La motivazione di tale esclusione risiede nel fatto che tali beni subiscono una trasformazione e quindi perdono la connotazione di beni risultanti dall’attività della produzione agricola.

L’impostazione, che deriva dall’applicazione di quanto previsto dalla normativa comunitaria, fa sì che si possa venire a creare un vero e proprio puzzle di situazioni in capo a uno stesso soggetto.

Pensiamo all’allevatore di suini che procede anche alla produzione e successiva commercializzazione di insaccati.

Per effetto di quanto previsto dall’articolo 32 Tuir, nel caso di rispetto dei parametri individuati da ultimo con il D.M. 18 dicembre 2014, l’allevatore determinerà un reddito agrario.
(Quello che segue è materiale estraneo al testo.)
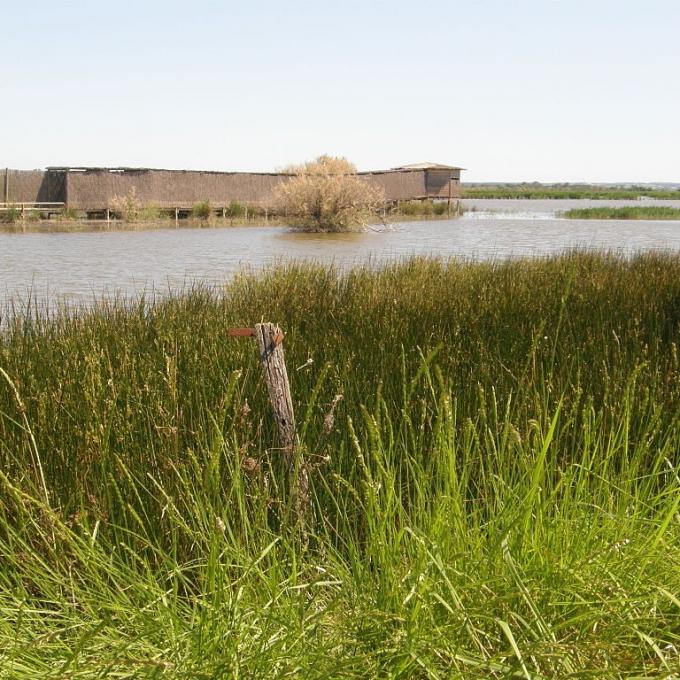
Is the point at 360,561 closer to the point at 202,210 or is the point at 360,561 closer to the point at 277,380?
the point at 277,380

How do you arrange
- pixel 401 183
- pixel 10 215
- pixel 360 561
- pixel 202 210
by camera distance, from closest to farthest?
pixel 360 561
pixel 10 215
pixel 202 210
pixel 401 183

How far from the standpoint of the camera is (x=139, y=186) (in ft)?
95.8

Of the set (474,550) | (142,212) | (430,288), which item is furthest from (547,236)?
(474,550)

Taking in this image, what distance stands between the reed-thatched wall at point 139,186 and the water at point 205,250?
4621 millimetres

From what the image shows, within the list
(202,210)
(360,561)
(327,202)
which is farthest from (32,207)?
(360,561)

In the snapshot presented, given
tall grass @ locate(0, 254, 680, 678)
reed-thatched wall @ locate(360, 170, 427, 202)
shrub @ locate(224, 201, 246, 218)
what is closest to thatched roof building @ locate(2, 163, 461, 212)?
shrub @ locate(224, 201, 246, 218)

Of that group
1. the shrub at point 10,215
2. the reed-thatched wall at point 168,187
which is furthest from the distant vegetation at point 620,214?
the shrub at point 10,215

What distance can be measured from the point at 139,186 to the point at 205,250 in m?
11.6

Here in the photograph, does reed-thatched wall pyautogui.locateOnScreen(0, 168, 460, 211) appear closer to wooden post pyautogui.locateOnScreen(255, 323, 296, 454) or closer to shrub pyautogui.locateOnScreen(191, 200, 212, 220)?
shrub pyautogui.locateOnScreen(191, 200, 212, 220)

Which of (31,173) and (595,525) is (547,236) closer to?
(31,173)

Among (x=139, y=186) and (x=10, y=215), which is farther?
(x=139, y=186)

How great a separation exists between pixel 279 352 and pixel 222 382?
42.6 inches

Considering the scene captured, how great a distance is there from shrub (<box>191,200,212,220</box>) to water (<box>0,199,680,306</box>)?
2803 millimetres

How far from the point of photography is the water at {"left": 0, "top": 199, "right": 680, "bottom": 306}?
41.4ft
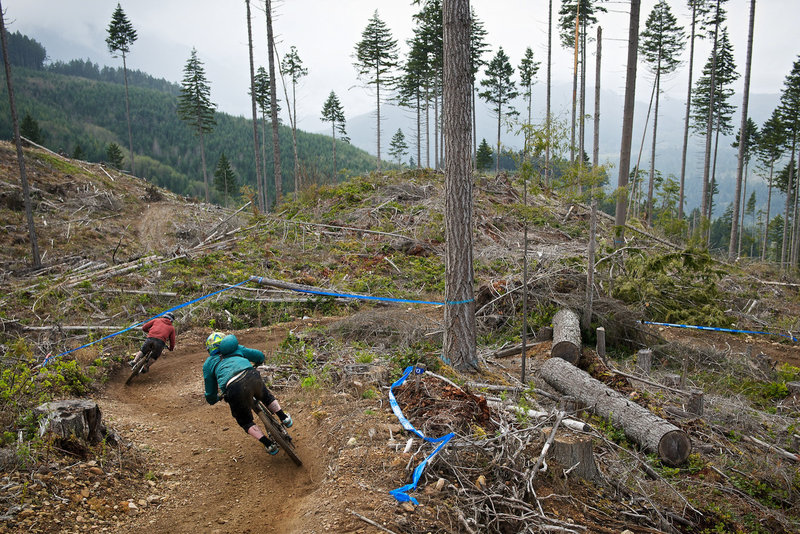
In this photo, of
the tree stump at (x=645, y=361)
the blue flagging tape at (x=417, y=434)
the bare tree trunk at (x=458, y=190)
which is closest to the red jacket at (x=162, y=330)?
the blue flagging tape at (x=417, y=434)

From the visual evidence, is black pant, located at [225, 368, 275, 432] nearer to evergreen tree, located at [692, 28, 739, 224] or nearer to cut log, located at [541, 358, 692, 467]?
cut log, located at [541, 358, 692, 467]

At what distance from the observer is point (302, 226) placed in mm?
16625

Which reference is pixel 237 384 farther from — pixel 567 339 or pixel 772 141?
pixel 772 141

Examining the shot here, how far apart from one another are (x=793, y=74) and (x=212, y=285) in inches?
1376

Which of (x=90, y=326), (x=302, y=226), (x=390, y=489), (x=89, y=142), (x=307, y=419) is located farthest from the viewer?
(x=89, y=142)

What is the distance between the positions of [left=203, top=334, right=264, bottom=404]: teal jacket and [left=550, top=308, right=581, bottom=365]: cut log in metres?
5.57

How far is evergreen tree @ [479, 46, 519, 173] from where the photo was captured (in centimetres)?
3588

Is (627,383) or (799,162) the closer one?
(627,383)

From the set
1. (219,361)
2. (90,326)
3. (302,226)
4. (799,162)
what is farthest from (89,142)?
(799,162)

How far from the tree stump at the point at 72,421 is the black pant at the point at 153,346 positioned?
3363mm

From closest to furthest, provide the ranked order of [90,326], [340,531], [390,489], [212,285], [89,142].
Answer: [340,531]
[390,489]
[90,326]
[212,285]
[89,142]

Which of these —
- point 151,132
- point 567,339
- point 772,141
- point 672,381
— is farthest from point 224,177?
point 151,132

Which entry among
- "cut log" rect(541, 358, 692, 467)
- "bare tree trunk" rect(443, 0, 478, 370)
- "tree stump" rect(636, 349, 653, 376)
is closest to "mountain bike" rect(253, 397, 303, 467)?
"bare tree trunk" rect(443, 0, 478, 370)

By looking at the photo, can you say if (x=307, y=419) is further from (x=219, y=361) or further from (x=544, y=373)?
(x=544, y=373)
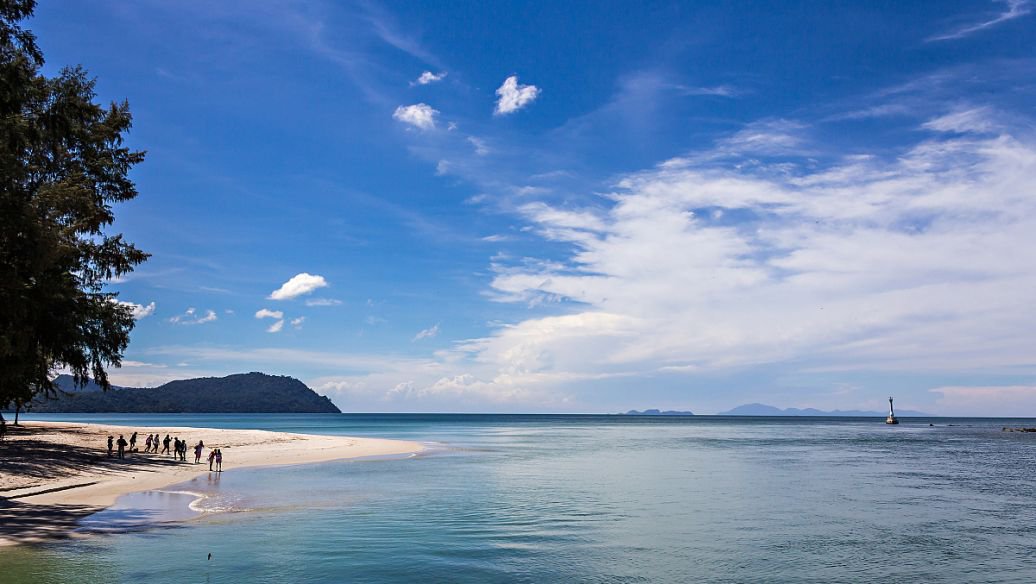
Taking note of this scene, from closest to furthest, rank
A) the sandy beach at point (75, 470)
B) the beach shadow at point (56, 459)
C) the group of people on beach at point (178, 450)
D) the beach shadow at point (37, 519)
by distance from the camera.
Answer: the beach shadow at point (37, 519), the sandy beach at point (75, 470), the beach shadow at point (56, 459), the group of people on beach at point (178, 450)

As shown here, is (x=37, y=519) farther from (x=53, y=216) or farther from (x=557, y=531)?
(x=557, y=531)

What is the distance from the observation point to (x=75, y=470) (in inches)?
1638

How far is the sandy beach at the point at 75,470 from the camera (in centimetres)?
2734

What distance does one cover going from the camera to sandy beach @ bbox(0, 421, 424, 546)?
89.7 feet

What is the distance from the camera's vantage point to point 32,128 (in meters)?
22.5

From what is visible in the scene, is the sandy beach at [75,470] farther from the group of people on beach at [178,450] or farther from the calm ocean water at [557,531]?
the calm ocean water at [557,531]

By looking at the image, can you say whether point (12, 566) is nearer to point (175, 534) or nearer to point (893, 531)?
point (175, 534)

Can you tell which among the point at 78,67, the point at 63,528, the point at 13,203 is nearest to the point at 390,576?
the point at 63,528

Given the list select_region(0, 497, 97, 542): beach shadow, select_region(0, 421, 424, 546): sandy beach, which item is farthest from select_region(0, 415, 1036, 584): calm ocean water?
select_region(0, 421, 424, 546): sandy beach

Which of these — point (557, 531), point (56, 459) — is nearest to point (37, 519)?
point (557, 531)

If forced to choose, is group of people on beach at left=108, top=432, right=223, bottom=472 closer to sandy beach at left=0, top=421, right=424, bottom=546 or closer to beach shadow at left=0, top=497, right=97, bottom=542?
sandy beach at left=0, top=421, right=424, bottom=546

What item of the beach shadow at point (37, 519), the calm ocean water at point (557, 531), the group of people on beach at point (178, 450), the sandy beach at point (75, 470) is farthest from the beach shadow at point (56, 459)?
the calm ocean water at point (557, 531)

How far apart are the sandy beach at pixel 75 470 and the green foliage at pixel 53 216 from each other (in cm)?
531

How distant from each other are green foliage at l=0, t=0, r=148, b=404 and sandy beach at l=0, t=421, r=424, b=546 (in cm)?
531
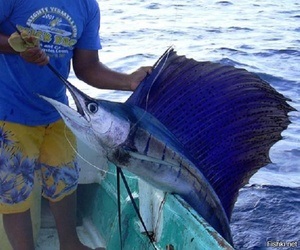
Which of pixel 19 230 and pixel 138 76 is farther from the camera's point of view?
pixel 19 230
Anche per quanto concerne la produzione di insaccati, nel rispetto dei requisiti richiesti sempre dall’articolo 32 Tuir, determinerà un reddito determinato su base catastale.

Al contrario, per quanto concerne il regime Iva da applicare alle cessioni dei suini e degli insaccati si determina una separazione in quanto:

  • per quanto riguarda i suini vivi, si renderà applicabile il regime speciale ex articolo 34;
  • per quanto riguarda le carni macellate e gli insaccati, non è applicabile il regime speciale.

Per queste ultime operazioni, in prima approssimazione si aziona il comma 5 dell’articolo 34 DPR n. 633/1972 ai sensi del quale “Se il contribuente, nell’ambito della stessa impresa, ha effettuato anche operazioni imponibili diverse da quelle indicate nel comma 1, queste sono registrate distintamente e indicate separatamente in sede di liquidazione periodica e di dichiarazione annuale”.

In altri termini si verrà a determinare la cd. “impresa mista” all’ulteriore condizione, tuttavia, che tali cessioni di beni non ricompresi nella Parte I della Tabella A non avvengano in via sistematica e abituale. In questi casi, infatti, pensiamo all’ipotesi dell’allevatore che apre anche una macelleria, saremo in presenza di un’attività autonoma in tutto e per tutto, con una sua organizzazione di mezzi e di capitali, da cui ne deriverà anche l’obbligo di separazione delle attività ai sensi ed effetti di cui all’articolo 36 sempre DPR n. 633/1972.